» **Request**: Extract every line of the records that contains the word "cuff".

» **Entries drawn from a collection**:
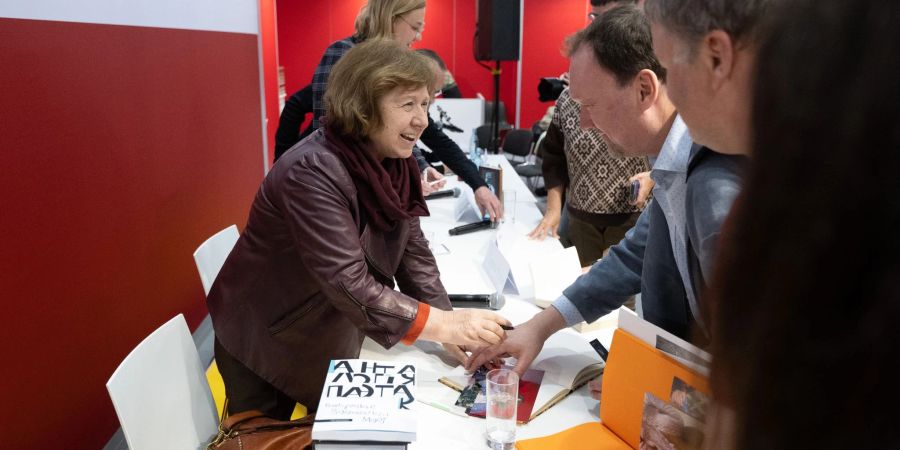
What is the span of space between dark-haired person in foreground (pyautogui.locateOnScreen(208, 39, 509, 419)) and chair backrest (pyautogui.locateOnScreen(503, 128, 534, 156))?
5.71 metres

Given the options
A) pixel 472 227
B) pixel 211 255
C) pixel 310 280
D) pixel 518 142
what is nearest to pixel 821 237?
pixel 310 280

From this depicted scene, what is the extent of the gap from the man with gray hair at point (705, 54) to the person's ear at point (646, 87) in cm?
43

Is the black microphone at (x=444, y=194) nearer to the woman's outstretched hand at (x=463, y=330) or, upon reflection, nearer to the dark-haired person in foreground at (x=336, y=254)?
the dark-haired person in foreground at (x=336, y=254)

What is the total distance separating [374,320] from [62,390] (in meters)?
1.41

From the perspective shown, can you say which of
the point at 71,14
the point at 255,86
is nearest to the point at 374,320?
the point at 71,14

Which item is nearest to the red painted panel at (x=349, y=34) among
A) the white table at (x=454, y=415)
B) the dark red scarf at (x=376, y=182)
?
the white table at (x=454, y=415)

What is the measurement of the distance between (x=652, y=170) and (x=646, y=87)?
23 cm

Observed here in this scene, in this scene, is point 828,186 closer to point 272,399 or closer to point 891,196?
point 891,196

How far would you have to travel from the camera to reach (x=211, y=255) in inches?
97.9

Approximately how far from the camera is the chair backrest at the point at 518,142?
746 centimetres

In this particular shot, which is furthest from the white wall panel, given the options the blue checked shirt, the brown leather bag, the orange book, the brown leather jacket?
the orange book

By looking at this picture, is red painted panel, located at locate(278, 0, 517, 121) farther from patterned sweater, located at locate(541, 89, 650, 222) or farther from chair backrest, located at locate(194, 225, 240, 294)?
chair backrest, located at locate(194, 225, 240, 294)


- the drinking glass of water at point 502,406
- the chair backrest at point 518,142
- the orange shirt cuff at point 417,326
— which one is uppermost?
the orange shirt cuff at point 417,326

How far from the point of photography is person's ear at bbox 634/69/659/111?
134 centimetres
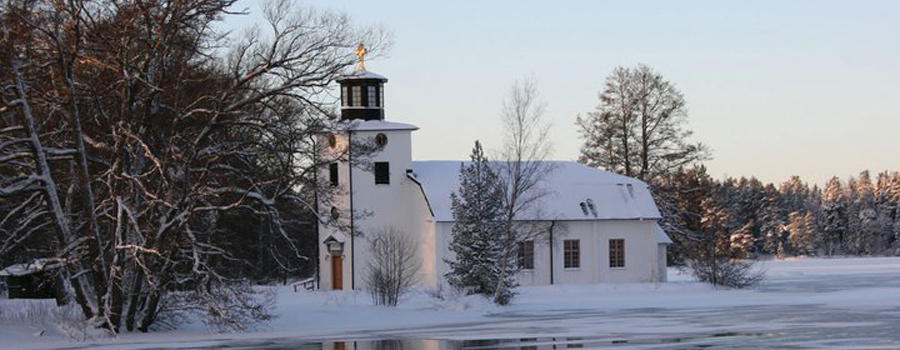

» **Result**:
- the orange shirt cuff at point 417,326
the orange shirt cuff at point 417,326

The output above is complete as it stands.